In False Teaching, Theology

When we first read reports of the Good Friday sermon by controversial [Anglican] Dean of Perth, Dr John Shepherd, we hoped they were wildly inaccurate.

In his sermon, Dr Shepherd was reported to have said:

The idea of God suffering and dying to pay off some fictional debt makes a travesty of God …

[Good Friday] is the day of suffering and death. Not suffering and death undergone by Jesus to square off some Shylockian deal.

Our God isn’t a God who needs satisfying … atonement of ourselves and God is not a settling of accounts, not a secret deal that is supposed to restore our relationships with God to what it was at the beginning.

Whether we are repentant, unrepentant—whether we ask for forgiveness, or not—God couldn’t care less.” (The West Australian, 26/3/05)

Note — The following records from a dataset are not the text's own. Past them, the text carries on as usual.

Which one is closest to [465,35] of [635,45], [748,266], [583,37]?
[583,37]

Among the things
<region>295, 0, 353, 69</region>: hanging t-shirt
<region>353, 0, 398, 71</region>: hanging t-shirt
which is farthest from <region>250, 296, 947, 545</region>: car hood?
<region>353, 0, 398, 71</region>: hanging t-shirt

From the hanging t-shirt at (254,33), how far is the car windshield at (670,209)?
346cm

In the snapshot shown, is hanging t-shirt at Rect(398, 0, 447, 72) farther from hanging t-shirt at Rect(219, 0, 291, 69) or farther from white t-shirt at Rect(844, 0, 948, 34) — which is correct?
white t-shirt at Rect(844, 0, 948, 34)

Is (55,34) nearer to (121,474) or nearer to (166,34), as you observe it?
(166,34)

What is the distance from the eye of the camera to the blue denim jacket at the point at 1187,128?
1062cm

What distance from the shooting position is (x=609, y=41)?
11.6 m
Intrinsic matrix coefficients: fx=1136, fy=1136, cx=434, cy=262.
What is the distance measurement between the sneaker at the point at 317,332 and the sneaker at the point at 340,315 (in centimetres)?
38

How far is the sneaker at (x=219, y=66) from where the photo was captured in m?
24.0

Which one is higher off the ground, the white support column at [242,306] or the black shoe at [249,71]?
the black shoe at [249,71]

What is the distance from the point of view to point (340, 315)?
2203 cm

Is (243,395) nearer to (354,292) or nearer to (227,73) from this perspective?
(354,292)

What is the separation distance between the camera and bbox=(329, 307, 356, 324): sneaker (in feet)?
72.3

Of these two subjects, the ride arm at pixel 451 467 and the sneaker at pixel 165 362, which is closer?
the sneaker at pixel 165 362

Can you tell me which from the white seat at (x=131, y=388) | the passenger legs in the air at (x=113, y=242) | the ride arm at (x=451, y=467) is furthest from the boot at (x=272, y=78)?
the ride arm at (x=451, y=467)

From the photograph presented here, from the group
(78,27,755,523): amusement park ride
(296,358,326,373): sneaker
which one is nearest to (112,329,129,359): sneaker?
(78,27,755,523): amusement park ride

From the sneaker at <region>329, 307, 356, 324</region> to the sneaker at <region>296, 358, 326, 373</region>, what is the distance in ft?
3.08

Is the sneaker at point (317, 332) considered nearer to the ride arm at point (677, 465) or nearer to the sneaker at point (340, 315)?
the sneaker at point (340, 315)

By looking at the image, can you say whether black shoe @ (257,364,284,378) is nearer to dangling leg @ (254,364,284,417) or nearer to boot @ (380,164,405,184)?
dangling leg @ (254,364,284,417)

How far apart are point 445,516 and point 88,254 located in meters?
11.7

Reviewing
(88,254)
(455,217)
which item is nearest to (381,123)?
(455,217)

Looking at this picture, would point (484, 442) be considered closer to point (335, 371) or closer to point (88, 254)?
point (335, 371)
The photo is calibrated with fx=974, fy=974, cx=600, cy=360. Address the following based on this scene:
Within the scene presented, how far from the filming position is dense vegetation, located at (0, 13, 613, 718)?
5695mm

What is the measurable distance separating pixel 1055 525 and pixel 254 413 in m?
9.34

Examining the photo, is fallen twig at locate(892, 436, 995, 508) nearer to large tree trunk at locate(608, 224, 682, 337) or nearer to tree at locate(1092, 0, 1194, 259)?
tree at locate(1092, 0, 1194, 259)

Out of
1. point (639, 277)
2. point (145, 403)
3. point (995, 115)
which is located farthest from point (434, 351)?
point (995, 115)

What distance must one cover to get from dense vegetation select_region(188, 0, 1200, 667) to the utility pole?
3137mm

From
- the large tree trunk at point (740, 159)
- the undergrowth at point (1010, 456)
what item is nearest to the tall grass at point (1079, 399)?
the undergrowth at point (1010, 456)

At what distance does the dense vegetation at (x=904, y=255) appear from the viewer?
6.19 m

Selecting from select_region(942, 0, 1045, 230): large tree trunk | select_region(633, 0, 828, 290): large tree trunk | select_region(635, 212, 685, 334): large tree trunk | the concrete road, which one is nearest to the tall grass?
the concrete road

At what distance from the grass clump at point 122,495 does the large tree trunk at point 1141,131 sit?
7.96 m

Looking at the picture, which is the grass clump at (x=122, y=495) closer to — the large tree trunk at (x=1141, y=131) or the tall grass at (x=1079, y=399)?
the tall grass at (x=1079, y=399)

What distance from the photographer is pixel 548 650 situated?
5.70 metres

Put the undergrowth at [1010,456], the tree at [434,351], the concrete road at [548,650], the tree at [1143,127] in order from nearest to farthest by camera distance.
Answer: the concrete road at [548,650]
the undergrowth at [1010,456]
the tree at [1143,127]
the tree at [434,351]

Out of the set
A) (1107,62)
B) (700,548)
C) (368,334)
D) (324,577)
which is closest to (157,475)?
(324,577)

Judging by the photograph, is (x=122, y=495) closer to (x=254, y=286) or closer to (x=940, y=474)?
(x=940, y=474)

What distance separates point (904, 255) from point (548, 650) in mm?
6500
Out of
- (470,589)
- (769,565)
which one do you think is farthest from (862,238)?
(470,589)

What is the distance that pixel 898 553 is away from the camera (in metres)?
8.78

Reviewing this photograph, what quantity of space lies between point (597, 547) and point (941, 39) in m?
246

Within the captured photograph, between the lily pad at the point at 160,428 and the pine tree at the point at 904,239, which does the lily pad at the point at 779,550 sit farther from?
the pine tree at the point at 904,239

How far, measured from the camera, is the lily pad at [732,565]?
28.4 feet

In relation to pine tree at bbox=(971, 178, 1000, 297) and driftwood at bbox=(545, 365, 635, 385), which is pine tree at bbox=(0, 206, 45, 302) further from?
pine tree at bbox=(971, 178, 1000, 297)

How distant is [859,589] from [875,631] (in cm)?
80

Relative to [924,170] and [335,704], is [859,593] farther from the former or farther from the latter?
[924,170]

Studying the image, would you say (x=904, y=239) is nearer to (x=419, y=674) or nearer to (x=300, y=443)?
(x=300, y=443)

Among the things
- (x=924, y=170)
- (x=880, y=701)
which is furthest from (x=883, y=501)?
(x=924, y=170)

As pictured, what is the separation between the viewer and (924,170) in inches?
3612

Having now seen the full text of Dr Shepherd’s address, we can report that these quotes are sadly accurate. The newspaper has undoubtedly picked out the juiciest and most potentially offensive quotes, but not in a way that distorts their meaning. Dr Shepherd does indeed deny in the sermon that the death of Christ was a payment or satisfaction to God for humanity’s sin. In his view, God “is not an angry God, either before Jesus’ crucifixion or after”, and even speaking about the cross in the language of sin is wrongheaded because it assumes “that we know unerringly, and for all time, what sin ‘is’ anyway”.

It hardly seems possible to misrepresent the Christian message more completely than this. The debt we owe God is not fictitious, nor is sin an unknown quantity. Denying its existence may temporarily ease the conscience, but it will count for little on the day when God calls all of us to account.